The cheetahs, including four males and two females, are currently in three separate hunting enclosures within the park.

The decision was taken by the Cheetah Steering Committee in its first meeting on Wednesday. The committee was constituted on May 26 after three out of the 20 cheetahs translocated from South Africa and Namibia and three cubs born in India died in the park in less than two months.

Experts have said that India does not have the habitat or prey species for African cheetahs and that the project may not fulfil its aim of grassland conservation.

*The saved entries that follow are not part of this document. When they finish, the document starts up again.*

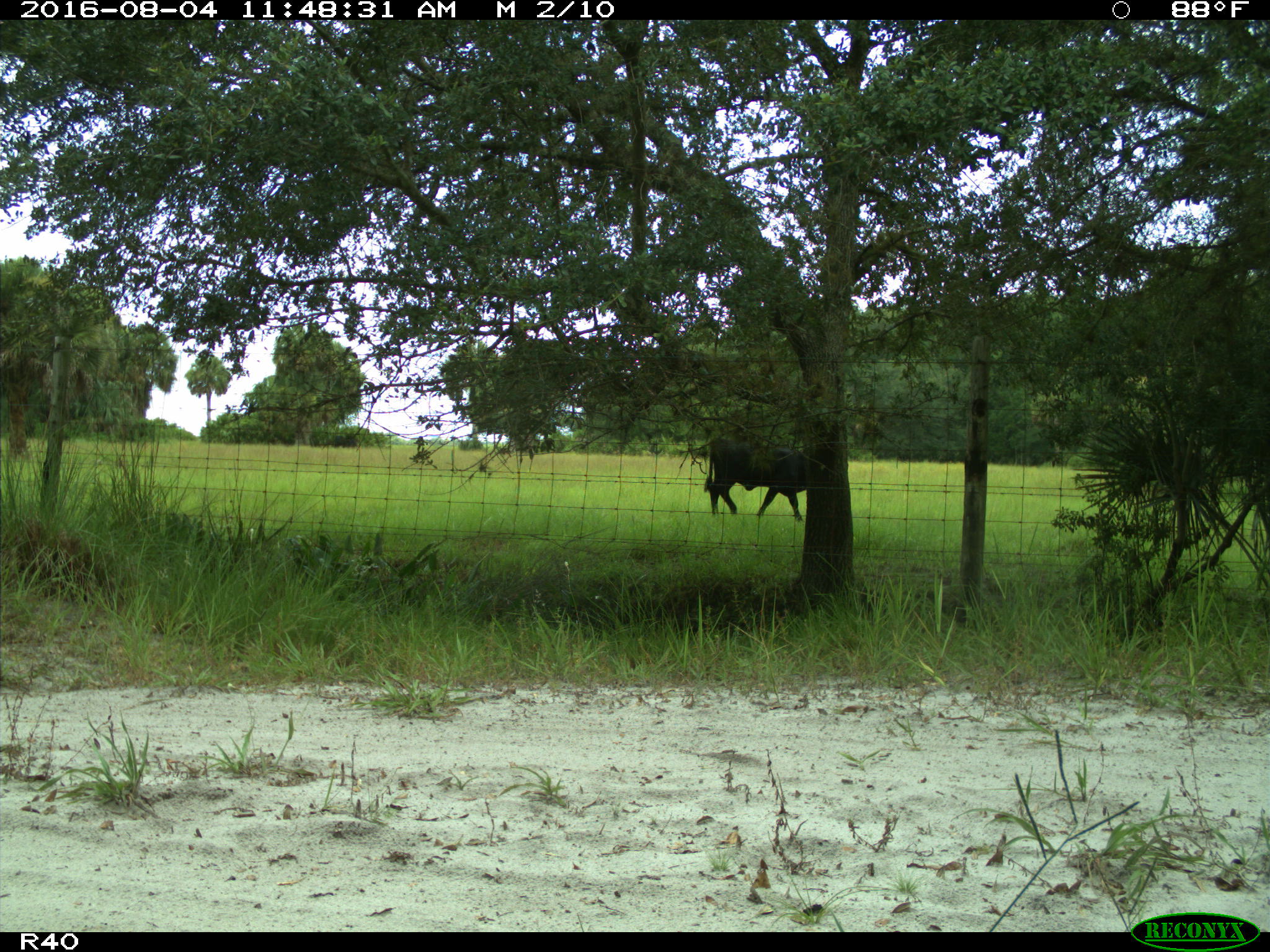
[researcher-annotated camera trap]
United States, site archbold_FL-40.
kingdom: Animalia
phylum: Chordata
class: Mammalia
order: Artiodactyla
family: Bovidae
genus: Bos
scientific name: Bos taurus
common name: domestic cow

However, Cheetah Steering Committee head Dr Rajesh Gopal has said that the cheetah “deaths were found to be natural”.

On Thursday, Gopal said that the panel had found the arrangements, management and monitoring “satisfactory” at the park.

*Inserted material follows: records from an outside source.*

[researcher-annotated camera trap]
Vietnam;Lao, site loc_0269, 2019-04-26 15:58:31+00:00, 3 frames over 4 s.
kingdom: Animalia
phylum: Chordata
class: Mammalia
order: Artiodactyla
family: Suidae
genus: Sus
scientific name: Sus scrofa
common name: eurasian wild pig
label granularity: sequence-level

“We went around their enclosures and even saw two cheetahs,” he told The Indian Express. “They had killed a spotted deer. We spoke to the local officials in a long interaction about the details related to their security. We felt that this [the project] was going on the right track. No need for an alarm.”

Gopal also dismissed suggestions by a South African wildlife expert to fence two to three habitats for cheetahs or move them out of the park. The expert, Vincent van der Merwe, had warned that the project could see higher mortality in areas outside the fenced enclosures in the next few months.

“It’s absolutely bogus to think of fencing the habitats,” Gopal said, according to PTI. “It goes against the basic tenets of wildlife conservation.”

Meanwhile, Union Environment Minister Bhupender Yadav said that the government takes full responsibility for the deaths of the cheetahs.

“It’s an international project and we had anticipated mortality,” Yadav said, according to NDTV. “One of the cheetahs was unwell before it even came to India. We have provided the reasons for the deaths of the two other cheetahs.”

The cheetahs were reintroduced to India seven decades after the species was declared extinct in the country. The cheetah was officially declared extinct by the Indian government in 1952. The wild cats were last recorded in the country in 1948, when three cheetahs were shot in the Sal forests in Chhattisgarh’s Koriya District.

In February, Prime Minister Narendra Modi had said that India has a chance to restore an element of biodiversity that had been lost long ago by reintroducing the felines.